The Environmental Protection Agency (EPA) on October 1 finalized a rule to implement the clear language of Section 112 of the Clean Air Act (CAA) that allows a “major source” of hazardous air pollutants (HAP) to reclassify as an “area source” at any time after acting to limit emissions.
A “major source” is one that “emits or has the potential to emit 10 tons per year (tpy) or more of a single HAP or 25 tpy or more of any combination of HAPs. An “area source” is any stationary source of HAPs that is not “major.” Major sources are subject to maximum achievable control technology (MACT) standards whereas area sources may be subject to less onerous generally available control technology (GACT) standards.
The EPA’s reclassification rule will encourage facilities to pursue innovations that permanently reduce their potential to emit HAPs, relieving regulatory requirements intended for much larger emitters. “By removing unnecessary monitoring, recordkeeping, and reporting associated with being a major source, this rule will relieve unnecessary compliance and financial burdens from regulated entities and encourage other sources to reduce emissions,” the agency’s press release explains.
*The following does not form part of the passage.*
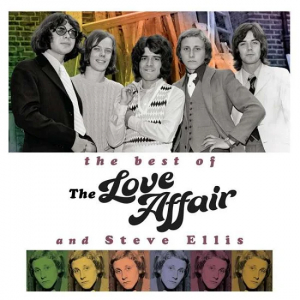 Love Affair & Ellis Steve - Best Of (180G Gold Vinyl + Signed P ryhmässä VINYYLI @ Bengans Skivbutik AB (3942337)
The agency’s previous “once-in, always-in” policy, adopted by the Clinton administration in 1995, assumed major sources that reduce their potential to emit (PTE) below the major source thresholds could not be trusted to maintain those reductions unless perpetually regulated as major sources. That punitive policy conflicts with the statute, which defines “major” source solely in terms of PTE and makes no reference to the facility’s status when it first adopted HAP controls.
The EPA estimates the rule will achieve a potential cumulative savings of $16.1 million in the first year and $90.6 million (in 2017 dollars) in following years. With this final rule, the agency estimates it has saved Americans a total of approximately $95 billion in unnecessary regulatory costs during the Trump administration.